The story is set during the Mexican Revolution, at the early 20th century. The main character is Tita, the youngest daughter in the de la Garza family – which consists solely of women. According to the family tradition, Tita isn't allowed to marry, and her fate is to take care of her mother right until her mother's death. Tita, at the age of fifteen, falls madly in love with Pedro, a young man living in the neighborhood, and since her feelings are reciprocated with equal passion, Pedro doesn't hesitate to ask for Tita's hand, despite the forbidding tradition. But Mama Elena – a tyrannical, brutal, overpowering woman who takes special delight in destroying, breaking and taking apart every object and emotion around her – doesn't let Tita marry Pedro. Instead, she offers her other daughter's, Rosaura's hand to Pedro, and he – just to be close to Tita – accepts the offer, and hopes that something may happen in the course of time.

Of course in the novel this isn't just a quiet, resigned kind of hope – on the contrary. The story is full of repressed emotions, pains and stormy passions, and when they become unbearable, they always get to the surface one way or the other. The characters use different methods to channel their tensions and feelings: Mama Elena, for instance, likes to tackle emotional crises with violence; while Tita's usual practice is putting her feelings right into the dishes she cooks.

I haven't mentioned this yet, so I mention it now: this is a magical realist novel (two books to which it bears a heavy resemblance are One Hundred Years of Solitude by Gabriel García Márquez, and Midnight's Children by Salman Rushdie), so here putting emotions into dishes is meant literally. Just an example: when Tita is ordered to make the wedding cake for Pedro's and Rosaura's wedding, she sheds her tears into the dough and the frosting. Due to her bitter tears, the cake tastes slightly different. But what's more important is that everyone who tastes the cake during the wedding is overcome with such intense unhappiness, painful longing and bitter nostalgia that the supposedly great and festive wedding comes to a disgraceful end.

By the way, the magical realism of the novel is of a strange kind, because here the realistic element is much more pronounced than in the case of the other two novels I mentioned, which, to me, seem much more magical and much less realistic.

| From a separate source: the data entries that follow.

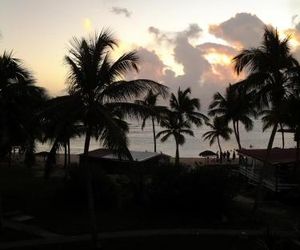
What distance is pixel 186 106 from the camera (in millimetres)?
48500

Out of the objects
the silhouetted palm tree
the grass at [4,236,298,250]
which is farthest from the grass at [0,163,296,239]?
the silhouetted palm tree

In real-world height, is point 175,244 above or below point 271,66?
below

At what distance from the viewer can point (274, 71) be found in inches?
1033

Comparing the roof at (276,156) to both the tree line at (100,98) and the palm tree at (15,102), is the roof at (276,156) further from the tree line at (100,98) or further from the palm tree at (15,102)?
the palm tree at (15,102)

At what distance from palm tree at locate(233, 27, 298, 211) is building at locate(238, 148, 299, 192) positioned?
14.9ft

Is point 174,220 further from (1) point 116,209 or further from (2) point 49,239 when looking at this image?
(2) point 49,239

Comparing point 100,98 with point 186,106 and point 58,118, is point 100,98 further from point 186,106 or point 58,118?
point 186,106

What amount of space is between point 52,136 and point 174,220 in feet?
28.6

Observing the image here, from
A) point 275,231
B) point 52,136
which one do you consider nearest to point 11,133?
point 52,136

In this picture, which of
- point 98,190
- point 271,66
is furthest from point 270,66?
point 98,190

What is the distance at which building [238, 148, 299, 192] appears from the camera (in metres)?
32.7

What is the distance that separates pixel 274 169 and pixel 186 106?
15738 mm

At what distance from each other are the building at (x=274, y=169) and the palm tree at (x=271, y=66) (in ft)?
14.9

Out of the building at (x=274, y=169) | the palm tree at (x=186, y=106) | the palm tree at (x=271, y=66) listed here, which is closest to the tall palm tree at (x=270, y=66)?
the palm tree at (x=271, y=66)
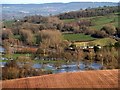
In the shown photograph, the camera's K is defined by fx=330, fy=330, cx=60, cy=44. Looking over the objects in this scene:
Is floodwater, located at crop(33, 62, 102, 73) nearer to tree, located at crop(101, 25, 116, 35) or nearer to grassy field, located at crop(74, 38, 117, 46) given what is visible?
grassy field, located at crop(74, 38, 117, 46)

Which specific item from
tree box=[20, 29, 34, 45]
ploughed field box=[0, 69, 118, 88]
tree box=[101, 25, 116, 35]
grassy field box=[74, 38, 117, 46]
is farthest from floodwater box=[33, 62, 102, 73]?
ploughed field box=[0, 69, 118, 88]

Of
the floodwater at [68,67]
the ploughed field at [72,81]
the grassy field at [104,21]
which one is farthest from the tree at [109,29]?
the ploughed field at [72,81]

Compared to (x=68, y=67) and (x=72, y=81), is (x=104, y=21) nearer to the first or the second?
(x=68, y=67)

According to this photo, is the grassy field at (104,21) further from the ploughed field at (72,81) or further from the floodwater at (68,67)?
the ploughed field at (72,81)

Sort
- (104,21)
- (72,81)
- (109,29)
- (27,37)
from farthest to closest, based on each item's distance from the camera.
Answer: (104,21), (27,37), (109,29), (72,81)

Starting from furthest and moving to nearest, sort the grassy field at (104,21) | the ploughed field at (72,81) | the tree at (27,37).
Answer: the grassy field at (104,21), the tree at (27,37), the ploughed field at (72,81)

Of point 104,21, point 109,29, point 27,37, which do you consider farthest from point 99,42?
point 27,37

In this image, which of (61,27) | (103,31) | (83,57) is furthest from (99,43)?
(61,27)

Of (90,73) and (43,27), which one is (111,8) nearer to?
(43,27)
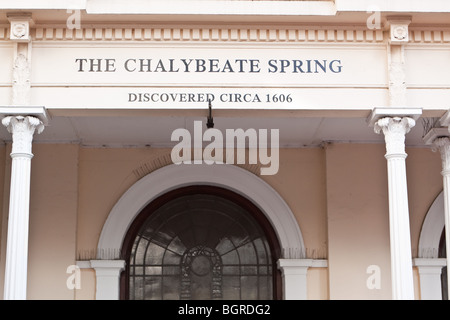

So besides the miraculous, impossible and heavily exaggerated details and elements (transmitting emotions through food; a sexual desire so intense that it cannot be quenched by an army of men; or the blanket sewn and embroidered by Tita which keeps getting bigger and bigger until it's huge enough to cover the whole ranch), you may also learn from this novel how to make safety-matches, and I'd assume that the recipes serving as the basis for the individual chapters are „real”, and you could safely cook these dishes.

And finally I mention what I should have mentioned right at the beginning, because this is my first, last and strongest impression of this novel: Like Water for Chocolate – with all its wonderful dishes, warm kitchen scent, and abundance in feminine furies and insatiable bodily desires – is an unbelievably sensual novel, both in the erotic and non-erotic sense of the word.